(Part of a data file)
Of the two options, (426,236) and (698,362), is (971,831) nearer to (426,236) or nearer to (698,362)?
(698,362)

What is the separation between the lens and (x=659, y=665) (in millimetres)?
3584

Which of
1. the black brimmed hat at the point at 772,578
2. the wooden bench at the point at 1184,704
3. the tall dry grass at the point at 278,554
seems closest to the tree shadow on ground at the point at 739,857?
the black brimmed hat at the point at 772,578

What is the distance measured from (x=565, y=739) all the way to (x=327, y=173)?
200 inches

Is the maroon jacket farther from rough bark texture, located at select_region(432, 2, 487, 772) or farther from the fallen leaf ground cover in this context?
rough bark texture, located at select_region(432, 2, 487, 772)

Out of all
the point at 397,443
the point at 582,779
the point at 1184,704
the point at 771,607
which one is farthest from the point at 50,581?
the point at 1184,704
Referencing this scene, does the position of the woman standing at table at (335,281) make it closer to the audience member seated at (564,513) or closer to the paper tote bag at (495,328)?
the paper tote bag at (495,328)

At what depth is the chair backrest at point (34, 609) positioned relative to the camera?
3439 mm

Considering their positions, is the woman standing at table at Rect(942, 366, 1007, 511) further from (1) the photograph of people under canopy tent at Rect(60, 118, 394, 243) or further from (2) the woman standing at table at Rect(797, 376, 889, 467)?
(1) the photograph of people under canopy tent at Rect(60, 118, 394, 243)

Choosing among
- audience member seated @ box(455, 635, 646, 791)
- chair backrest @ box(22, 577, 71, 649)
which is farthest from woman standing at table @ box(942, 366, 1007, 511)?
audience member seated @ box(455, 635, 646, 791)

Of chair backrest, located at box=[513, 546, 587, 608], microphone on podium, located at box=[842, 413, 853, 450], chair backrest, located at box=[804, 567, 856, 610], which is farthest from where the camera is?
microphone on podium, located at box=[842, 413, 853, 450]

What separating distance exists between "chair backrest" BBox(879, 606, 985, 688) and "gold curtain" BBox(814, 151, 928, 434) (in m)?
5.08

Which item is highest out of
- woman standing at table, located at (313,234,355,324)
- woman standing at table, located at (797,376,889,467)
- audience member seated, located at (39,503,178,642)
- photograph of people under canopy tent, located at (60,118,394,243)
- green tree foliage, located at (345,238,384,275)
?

▶ Given task:
From the line containing "What is the distance" through the final line of the listing above, retype every line exactly; leave out everything else.

▶ Solution:
What is the distance measured from (x=565, y=739) all the way to (x=327, y=173)?
200 inches

Is the maroon jacket farther from rough bark texture, located at select_region(432, 2, 487, 772) or farther from the fallen leaf ground cover in this context?
rough bark texture, located at select_region(432, 2, 487, 772)

Out of all
the point at 397,443
the point at 582,779
the point at 1184,704
the point at 771,607
which one is farthest from the point at 50,581?
the point at 1184,704
Referencing this scene, does the position of the woman standing at table at (335,281) make it closer to the audience member seated at (564,513) or closer to the paper tote bag at (495,328)?
the paper tote bag at (495,328)

At what depth is the chair backrest at point (34, 609) positioned relative to the camera?
3439 mm

Considering their positions, is the woman standing at table at Rect(942, 366, 1007, 511) further from (1) the photograph of people under canopy tent at Rect(60, 118, 394, 243) or further from (2) the woman standing at table at Rect(797, 376, 889, 467)?
(1) the photograph of people under canopy tent at Rect(60, 118, 394, 243)

Choosing among
- audience member seated @ box(455, 635, 646, 791)
- chair backrest @ box(22, 577, 71, 649)
which is farthest from woman standing at table @ box(942, 366, 1007, 511)?
audience member seated @ box(455, 635, 646, 791)

Of chair backrest, located at box=[513, 546, 587, 608], microphone on podium, located at box=[842, 413, 853, 450], chair backrest, located at box=[804, 567, 856, 610], which is farthest from where the camera is?
microphone on podium, located at box=[842, 413, 853, 450]

What separating distance exists between "chair backrest" BBox(879, 606, 985, 688) and "gold curtain" BBox(814, 151, 928, 434) (in m)?
5.08

Which item is highest out of
- woman standing at table, located at (313,234,355,324)
- woman standing at table, located at (797,376,889,467)
- audience member seated, located at (39,503,178,642)
- photograph of people under canopy tent, located at (60,118,394,243)
- green tree foliage, located at (345,238,384,275)
?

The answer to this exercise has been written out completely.